Liebe Kolleginnen und Kollegen, unabhängig vom Schicksal des vorliegenden Gesetzentwurfes – und es ist ja hier schon angedeutet worden, dass er nicht mal die Chance hat, überwiesen zu werden – ist aus meiner Sicht Reformbedarf unübersehbar. Wäre es denn zum Beispiel nicht sinnvoll, wenn jedes einzelne PKK-Mitglied über die bisherigen Rechte der PKK als Gremium verfügen würde?
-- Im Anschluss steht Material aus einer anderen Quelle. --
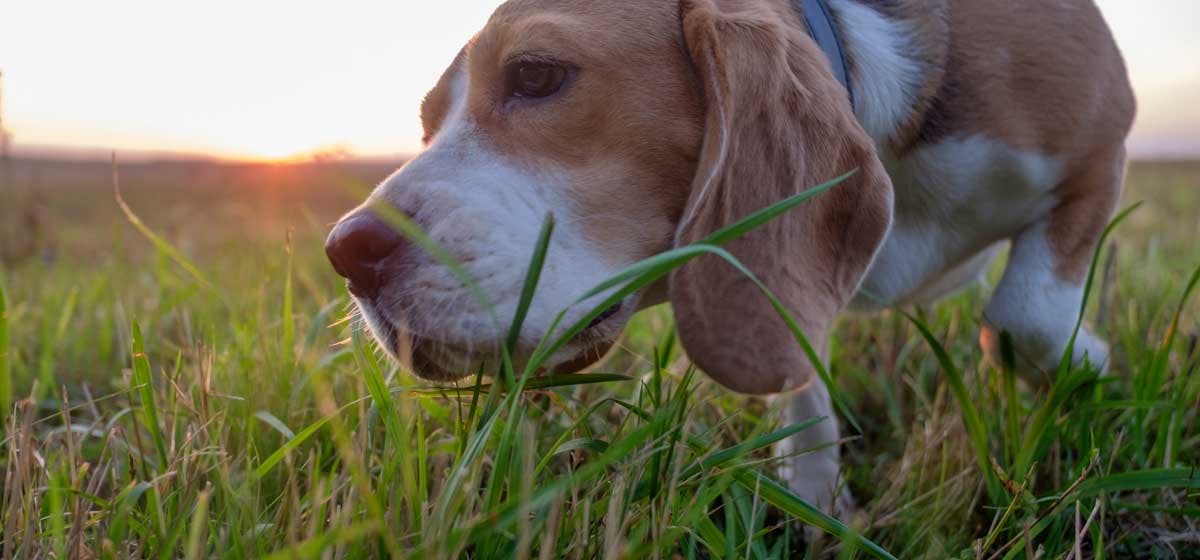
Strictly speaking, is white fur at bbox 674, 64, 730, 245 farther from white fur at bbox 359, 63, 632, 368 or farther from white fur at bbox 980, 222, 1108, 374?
white fur at bbox 980, 222, 1108, 374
So heißt es im Paragrafen 29, ich zitiere: „Die Parlamentarische Kontrollkommission kann von dem Innenministerium alle für ihre Kontrollaufgaben“ et cetera pp. Da steht nicht: „das Mitglied der PKK“, sondern immer die Kommission in Gänze. Es heißt weiter: „Die Parlamentarische Kontrollkommission kann ferner den Landesbeauftragten für den Datenschutz beauftragen...“ Noch weiter heißt es: „Die Parlamentarische Kontrollkommission kann mit der Mehrheit ihrer gesetzlichen Mitglieder nach Anhörung des Innenministeriums im Einzelfall einen Sachverständigen beauftragen...“

Es ist also immer nur die Kommission insgesamt, die agieren kann. Weitreichende Rechte für einzelne PKK

Mitglieder sind im Gesetz so noch nicht ausgewiesen. Und darüber sollte man meiner Meinung nach nachdenken und auch über die Frage, ob für eine systematische Kontrolle des Verfassungsschutzes nicht letztendlich eine personelle Stärkung der PKK notwendig ist, bis hin zu Fraktionsmitarbeitern, die die Mitglieder der PKK und ihre Arbeit unterstützen, auch wenn dies Geld kosten sollte. Alle, die wir in der PKK sitzen, wissen wir, dass das für uns alle eine unwahrscheinliche zusätzliche Belastung ist. Da muss man dann also darüber nachdenken, wie hoch die Arbeitsfähigkeit des Einzelnen in der PKK vielleicht ist.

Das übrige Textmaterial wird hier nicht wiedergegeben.